Germany on Wednesday expressed hope that the “worst” of a killer bacteria outbreak was over as national and European Union health and consumer affairs officials met for urgent talks on the crisis.
The number of new infections from a highly virulent strain of E. coli bacteria which has left at least 25 people dead and more than 2 600 ill was falling, German Health Minister Daniel Bahr said after the meeting.
“We cannot give the all-clear, but based on the evaluation of the data from the Robert Koch Institute [RKI, the national health centre], there is reason for justified optimism that we have the worst behind us at the national level,” he told reporters.
“For a few days, the number of new infections has continued to drop.”
He added that Germany, which has seen all but one of the deaths from the lethal strain, would maintain its warning against eating raw tomatoes, lettuce, cucumbers and various sprouts until it finds the mysterious outbreak’s cause.
Federal consultation
He spoke after emergency talks in Berlin with federal Consumer Affairs and Agriculture Minister Ilse Aigner, counterparts from all of Germany’s 16 states, public health institute representatives and EU health commissioner John Dalli.
RKI said it was not certain whether the decline in new cases was linked to consumers avoiding the vegetables that have been blacklisted.
In light of the scare, the European Commission asked EU states Tuesday to earmark €150-million in aid for hard-hit farmers.
Confirmed infections in Germany stood at 2 648 Tuesday in the latest count, with 75% of cases in the north of the country, RKI said.
In addition to the 25 deaths in Germany, one woman who had just returned from Germany died in Sweden. But infections have been reported in more than a dozen countries, with symptoms ranging from bloody diarrhoea to, in full-blown cases, kidney failure.
Crisis endures
Amid criticism from European partners over Germany’s public health warnings — including a false alarm over Spanish imported cucumbers — Dalli called the country’s crisis management “impressive”.
But he said that as long as people were still dying, German authorities and their European partners had to zero in on its cause and called for better coordination between German and foreign experts.
“There is a clear sense of urgency,” he said. “We need to be able to tell consumers that the food they eat and drink is safe.”
Despite widespread testing of foodstuffs, restaurants and farms, authorities have been unable to trace the origin of the outbreak.
Lower Saxony agriculture minister Gert Lindemann said experts had not found traces of the bacteria strain at an organic sprout farm on which suspicion had fallen at the weekend, but he did not rule it out as the source of the contamination.
‘Stay off the sprouts’
Aigner told Parliament that “there were indications that led back from food eaten by patients to the farm” which meant that a warning not to eat sprouts should remain while investigators checked the whole supply chain.
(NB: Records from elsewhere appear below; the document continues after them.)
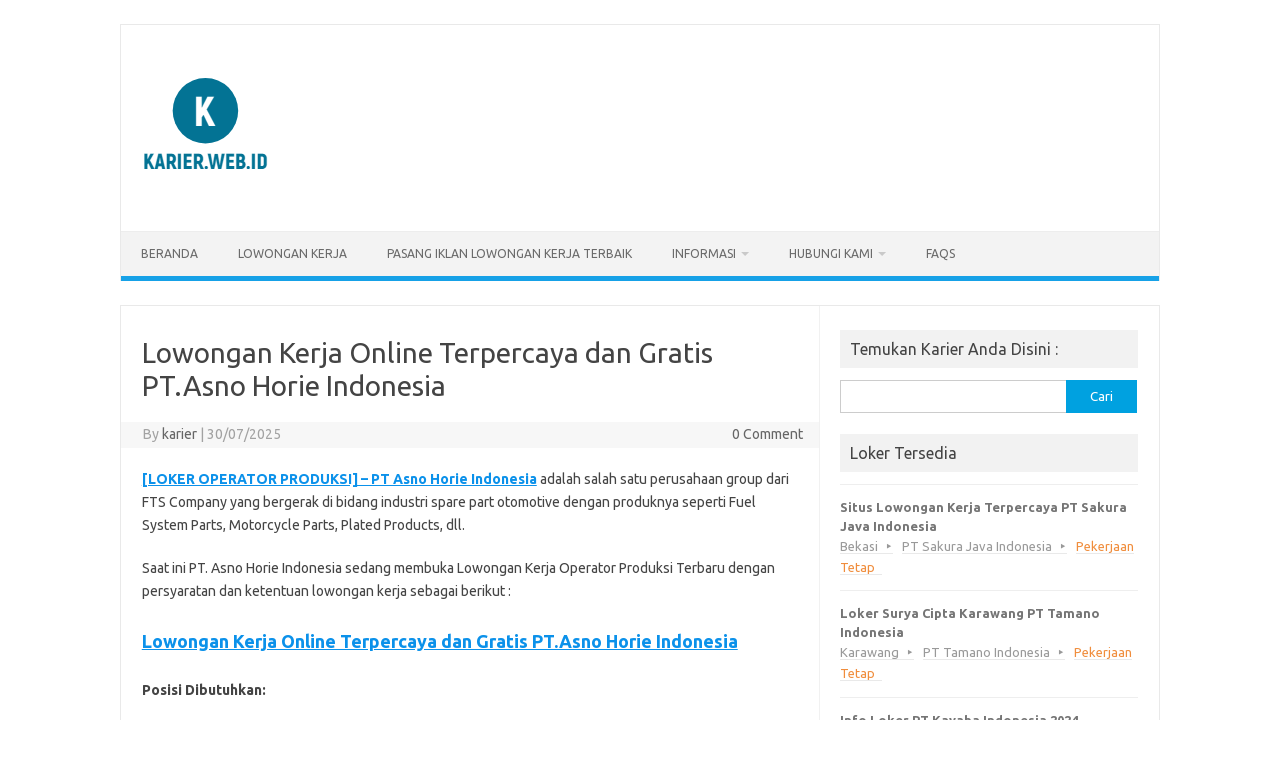

--- FILE ---
content_type: text/html; charset=utf-8
request_url: https://www.google.com/recaptcha/api2/aframe
body_size: 267
content:
<!DOCTYPE HTML><html><head><meta http-equiv="content-type" content="text/html; charset=UTF-8"></head><body><script nonce="3XSJEPQnEp319aAdUZSlYw">/** Anti-fraud and anti-abuse applications only. See google.com/recaptcha */ try{var clients={'sodar':'https://pagead2.googlesyndication.com/pagead/sodar?'};window.addEventListener("message",function(a){try{if(a.source===window.parent){var b=JSON.parse(a.data);var c=clients[b['id']];if(c){var d=document.createElement('img');d.src=c+b['params']+'&rc='+(localStorage.getItem("rc::a")?sessionStorage.getItem("rc::b"):"");window.document.body.appendChild(d);sessionStorage.setItem("rc::e",parseInt(sessionStorage.getItem("rc::e")||0)+1);localStorage.setItem("rc::h",'1769588781059');}}}catch(b){}});window.parent.postMessage("_grecaptcha_ready", "*");}catch(b){}</script></body></html>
And she reminded deputies that “in 78% to 80% of such cases a contaminant is never found” because of the time lapse between contamination and a disease outbreak.
Meanwhile several European agriculture ministers have demanded more compensation for farmers than the €150-million pledged by the EU.
Russian ban
Belgian Agriculture Minister Sabine Laruelle estimated losses to producers to be “in the hundreds of millions of euros” after countries such as Russia banned vegetable imports and European consumers turned their backs on greens.
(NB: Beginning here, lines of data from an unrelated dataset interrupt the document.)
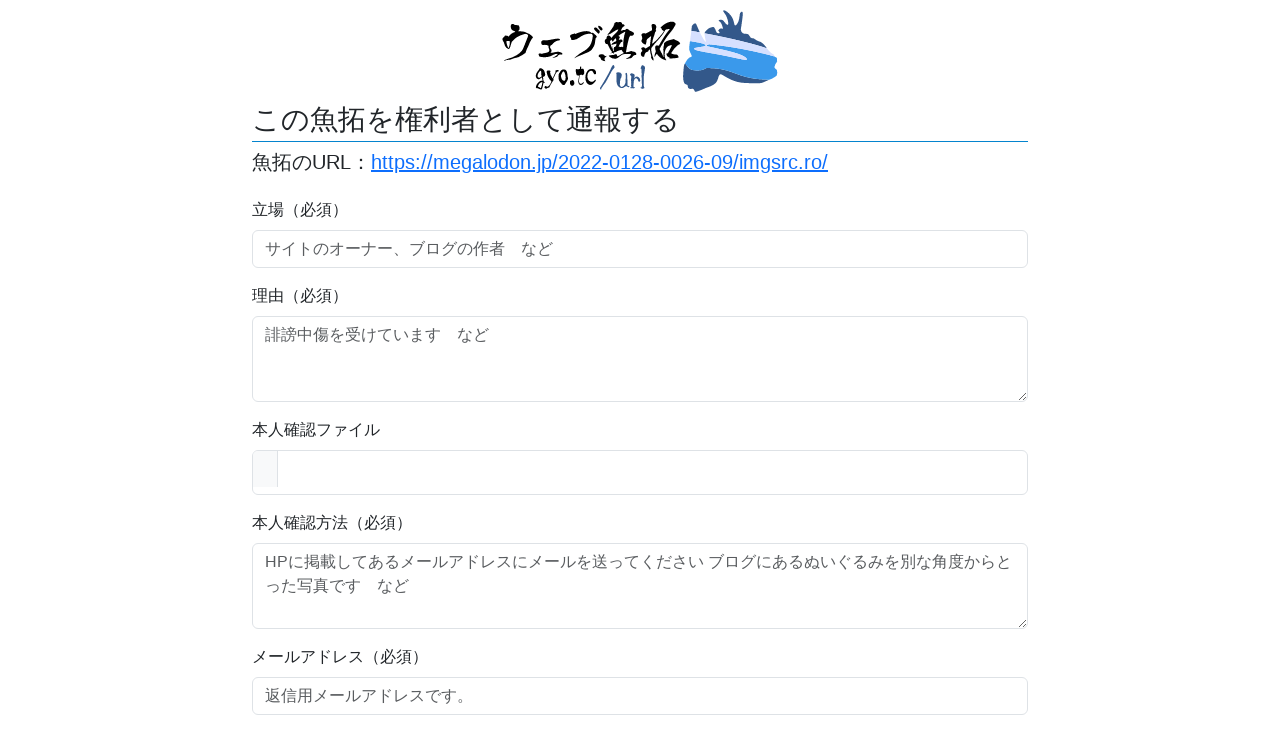

--- FILE ---
content_type: text/html; charset=utf-8
request_url: https://megalodon.jp/pc/delete/new_right?fish_id=21718280&db=fp2007
body_size: 2835
content:

<!DOCTYPE html>
<html lang="ja">

<head prefix="og: http://ogp.me/ns# fb: http://ogp.me/ns/fb# article: http://ogp.me/ns/article#">

    <meta http-equiv="Content-type" content="text/html; charset=utf-8" />
<meta name="viewport" content="width=device-width, initial-scale=1.0" />
<title>ウェブ魚拓</title>
<meta name="google-site-verification" content="dOkWMpbswDV8XhD9twleAjj_nu-C9RwWTOtg8feMmAQ" />
<link rel="icon" href="/favicon.svg" type="image/svg+xml">
<link rel="apple-touch-icon" href="/apple-touch-icon.png">
<link rel="manifest" href="/manifest.webmanifest">
<link rel="icon" href="/favicon.svg" type="image/svg+xml">
<link rel="apple-touch-icon" href="/apple-touch-icon.png">
<link rel="manifest" href="/manifest.webmanifest">
<link href="//cdn.jsdelivr.net/npm/bootstrap@5.3.0/dist/css/bootstrap.min.css" rel="stylesheet" integrity="sha384-9ndCyUaIbzAi2FUVXJi0CjmCapSmO7SnpJef0486qhLnuZ2cdeRhO02iuK6FUUVM" crossorigin="anonymous">
<link rel="stylesheet" href="//cdn.jsdelivr.net/npm/bootstrap-icons@1.11.3/font/bootstrap-icons.min.css" crossorigin="anonymous">
<link rel="stylesheet" type="text/css" media="screen" href="/stylesheets/style.css?v=20250224" />
<meta property="og:site_name" content="ウェブ魚拓" />    <meta name="description" content="ウェブ魚拓は、ウェブページを引用するためのツールです。ブログや掲示板に、記録した魚拓のURLを貼って利用できます。" />
    <meta property="og:site_name" content="ウェブ魚拓" />
    <meta property="og:image" content="https://megalodon.jp/images/gyotakucomplete.png" />
    <meta property="og:type" content="webpage" />
    <meta property="og:title" content="" />
    <meta property="og:description" content="ウェブ魚拓はウェブページを引用するためのサービスです。ブログや掲示板に記録した魚拓のURLを貼って利用できます。" />
    <meta name="twitter:card" content="summary" />

</head>

<body>

    

    <div class="container" style="max-width:800px;">
        <div class="row">
            <div class="col-12 mx-auto py-2">
                <div class="d-block text-center">
                    <img src="/images/logo-full.svg"
                        alt="ウェブ魚拓"
                        id="logo"
                        class="img-fluid"
                        onclick="window.location.href='/';" 
                        style="cursor: pointer;" />
                </div>
            </div>
        </div>
        <div id="bgcontain">

            <!-- 共通メッセージ出力 -->

<!-- 共通エラーメッセージ出力 -->

<!-- 共通フォームエラー出力 -->

            <!-- ビューを読み込む -->
            
            
<div class="row">
    <div class="col-12">
        <h3>この魚拓を権利者として通報する</h3>
    </div>
</div>

<form action="/pc/delete/preview_right" enctype="multipart/form-data" method="POST"><input type="hidden" name="csrf_token" value="41fe50fb6ecea368b017efaa179d5f909d4519e7d9e57a856c51363acc8cf405" /><div class="row g-3">
    <div class="col-12">
        <h5>魚拓のURL：<a href="https://megalodon.jp/2022-0128-0026-09/imgsrc.ro/" target="_blank">https://megalodon.jp/2022-0128-0026-09/imgsrc.ro/</a></h5>
    </div>

    <div class="col-12">
        <label for="position" class="form-label">
            立場（必須）
        </label>
        <input type="text" name="delete_right_report[position]" value="" class="form-control" id="position" placeholder="サイトのオーナー、ブログの作者　など" required="required" />    </div>

    <div class="col-12">
        <label for="reason" class="form-label">
            理由（必須）
        </label>
        <textarea id="reason" required placeholder="誹謗中傷を受けています　など" class="form-control" rows="3" name="delete_right_report[reason]"></textarea>
    </div>        

    <div class="col-12">
        <label for="uploaded_file_id" class="form-label">
            本人確認ファイル        </label>
        <input type="file" name="auth_file" class="form-control" id="uploaded_file_id" />
    </div>        

    <div class="col-12">
        <label for="auth_note" class="form-label">
            本人確認方法（必須）
        </label>
        <textarea id="auth_note" required placeholder="HPに掲載してあるメールアドレスにメールを送ってください ブログにあるぬいぐるみを別な角度からとった写真です　など" class="form-control" rows="3" name="delete_right_report[auth_note]"></textarea>
    </div>        

    <div class="col-12">
        <label for="email" class="form-label">
            メールアドレス（必須）
        </label>
        <input type="email" name="delete_right_report[email]" value="" class="form-control" id="email" placeholder="返信用メールアドレスです。" required="required" />    </div>        

    <div class="col-12">
        <input type="hidden" name="fish_id" value="21718280" />        <input type="hidden" name="db" value="fp2007" />        <button type="submit" value="確認" id="btnpreview" class="btn btn-primary w-100 mt-3" bi_icon="arrow-right" ><i class="bi bi-arrow-right me-1"></i> 確認</button>        <div class="mt-2">
            ご入力内容は「個人情報のため」「わいせつ物のため」といった分類以外公開されませんので、ご安心ください。
        </div>
    </div>
</div>
</form>
            <footer class="mt-5">
    <nav class="py-3" style="border-top: 2px solid #0484ce">
        <div class="container">
            <ul class="nav justify-content-center">
                <li class="nav-item">
                    <a href="/" class="nav-link px-3 ">TOP</a>
                </li>
                <li class="nav-item">
                    <a href="https://megalodon.jp/pc/page/qa"
                        class="nav-link px-3 ">Q&amp;A</a>
                </li>
                <li class="nav-item">
                    <a href="https://megalodon.jp/pc/page/policy"
                        class="nav-link px-3 ">ウェブ魚拓の考え方</a>
                </li>
                <li class="nav-item">
                    <a href="https://megalodon.jp/pc/page/termofservice"
                        class="nav-link px-3 ">利用規約</a>
                </li>
                <li class="nav-item">
                    <a href="https://megalodon.jp/pc/user/introduction"
                        class="nav-link px-3 ">資料・大量取得用などの有料サービス</a>
                </li>
                <li class="nav-item">
                    <a href="https://www.affility.co.jp/"
                        class="nav-link px-3" target="_blank" rel="noopener">運営会社</a>
                </li>
                <li class="nav-item">
                    <a href="https://megalodon.jp/pc/feedback"
                        class="nav-link px-3 ">ご意見など</a>
                </li>
            </ul>
            <div class="mt-4 text-center text-secondary">
                <small>&copy; 2026 ウェブ魚拓</small>
            </div>
        </div>
    </nav>
</footer>        </div>

        <script src="https://www.google-analytics.com/urchin.js" type="text/javascript">
</script>
<script type="text/javascript">
_uacct = "UA-98640-3";
urchinTracker();
</script>
    </div>

    <script src="https://cdn.jsdelivr.net/npm/bootstrap@5.3.0/dist/js/bootstrap.bundle.min.js"></script>
<script src="/js/lib.js"></script></body>

</html>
The Russian ban was expected to figure prominently at a summit meeting Thursday where EU leaders were to renew calls for an immediate lift of the ban.
Spanish farmers, angry at their failure to sell their produce, gave away 40 tons of fruit and vegetables in protest in Madrid.
And the German association of fruit and vegetable growers urged authorities to refine their blanket warning against raw tomatoes, lettuce and cucumbers.
“A nuanced recommendation from the relevant officials would help keep economic damages in check,” it said.